- What to do: Gather every row below that contains the word "share", and copy each of those rows in full.

*** Opening Task input ***

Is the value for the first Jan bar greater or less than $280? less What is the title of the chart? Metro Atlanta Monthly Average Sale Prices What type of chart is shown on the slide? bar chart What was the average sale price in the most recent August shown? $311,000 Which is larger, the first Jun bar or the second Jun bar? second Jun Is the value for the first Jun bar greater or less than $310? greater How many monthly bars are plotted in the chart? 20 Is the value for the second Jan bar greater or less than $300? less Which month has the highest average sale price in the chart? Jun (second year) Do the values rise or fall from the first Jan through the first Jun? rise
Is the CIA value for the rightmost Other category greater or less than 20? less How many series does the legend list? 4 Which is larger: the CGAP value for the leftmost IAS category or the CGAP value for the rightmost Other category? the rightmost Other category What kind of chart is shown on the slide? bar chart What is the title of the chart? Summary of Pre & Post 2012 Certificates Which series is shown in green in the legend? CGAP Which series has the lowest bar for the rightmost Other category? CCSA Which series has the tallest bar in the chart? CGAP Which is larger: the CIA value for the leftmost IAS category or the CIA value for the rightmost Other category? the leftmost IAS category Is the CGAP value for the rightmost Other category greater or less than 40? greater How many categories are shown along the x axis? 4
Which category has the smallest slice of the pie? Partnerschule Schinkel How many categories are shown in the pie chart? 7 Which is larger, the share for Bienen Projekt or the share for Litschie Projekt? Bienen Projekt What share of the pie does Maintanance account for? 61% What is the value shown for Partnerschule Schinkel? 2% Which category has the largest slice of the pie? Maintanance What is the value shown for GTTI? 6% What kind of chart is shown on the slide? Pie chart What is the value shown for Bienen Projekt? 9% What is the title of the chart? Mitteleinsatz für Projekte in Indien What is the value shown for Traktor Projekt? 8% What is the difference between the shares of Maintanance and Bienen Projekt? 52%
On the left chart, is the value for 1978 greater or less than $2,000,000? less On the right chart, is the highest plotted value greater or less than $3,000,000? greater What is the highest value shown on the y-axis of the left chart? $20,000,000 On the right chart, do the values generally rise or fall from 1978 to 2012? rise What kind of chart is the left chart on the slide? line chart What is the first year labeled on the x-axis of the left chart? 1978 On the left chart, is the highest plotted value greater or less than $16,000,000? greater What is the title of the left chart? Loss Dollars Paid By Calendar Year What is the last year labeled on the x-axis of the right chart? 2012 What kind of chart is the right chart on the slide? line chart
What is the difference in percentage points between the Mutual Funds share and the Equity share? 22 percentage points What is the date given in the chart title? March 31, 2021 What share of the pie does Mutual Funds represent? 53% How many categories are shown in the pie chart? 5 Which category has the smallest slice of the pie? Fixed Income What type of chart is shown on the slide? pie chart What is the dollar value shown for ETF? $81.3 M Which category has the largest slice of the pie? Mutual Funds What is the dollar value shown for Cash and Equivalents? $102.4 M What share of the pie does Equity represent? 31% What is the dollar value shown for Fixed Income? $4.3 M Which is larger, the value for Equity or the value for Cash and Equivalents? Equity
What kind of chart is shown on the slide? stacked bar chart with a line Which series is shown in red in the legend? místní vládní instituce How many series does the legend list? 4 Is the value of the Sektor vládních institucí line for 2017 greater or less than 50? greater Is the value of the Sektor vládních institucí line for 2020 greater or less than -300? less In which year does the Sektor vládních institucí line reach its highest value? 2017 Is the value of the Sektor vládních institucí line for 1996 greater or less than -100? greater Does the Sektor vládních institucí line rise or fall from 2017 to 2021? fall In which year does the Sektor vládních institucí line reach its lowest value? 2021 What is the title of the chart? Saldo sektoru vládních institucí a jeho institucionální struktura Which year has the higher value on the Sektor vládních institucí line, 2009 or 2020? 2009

*** Closing Task input ***

- Expected answer:
Which category has the smallest slice of the pie? Partnerschule Schinkel How many categories are shown in the pie chart? 7 Which is larger, the share for Bienen Projekt or the share for Litschie Projekt? Bienen Projekt What share of the pie does Maintanance account for? 61% What is the value shown for Partnerschule Schinkel? 2% Which category has the largest slice of the pie? Maintanance What is the value shown for GTTI? 6% What kind of chart is shown on the slide? Pie chart What is the value shown for Bienen Projekt? 9% What is the title of the chart? Mitteleinsatz für Projekte in Indien What is the value shown for Traktor Projekt? 8% What is the difference between the shares of Maintanance and Bienen Projekt? 52%
What is the difference in percentage points between the Mutual Funds share and the Equity share? 22 percentage points What is the date given in the chart title? March 31, 2021 What share of the pie does Mutual Funds represent? 53% How many categories are shown in the pie chart? 5 Which category has the smallest slice of the pie? Fixed Income What type of chart is shown on the slide? pie chart What is the dollar value shown for ETF? $81.3 M Which category has the largest slice of the pie? Mutual Funds What is the dollar value shown for Cash and Equivalents? $102.4 M What share of the pie does Equity represent? 31% What is the dollar value shown for Fixed Income? $4.3 M Which is larger, the value for Equity or the value for Cash and Equivalents? Equity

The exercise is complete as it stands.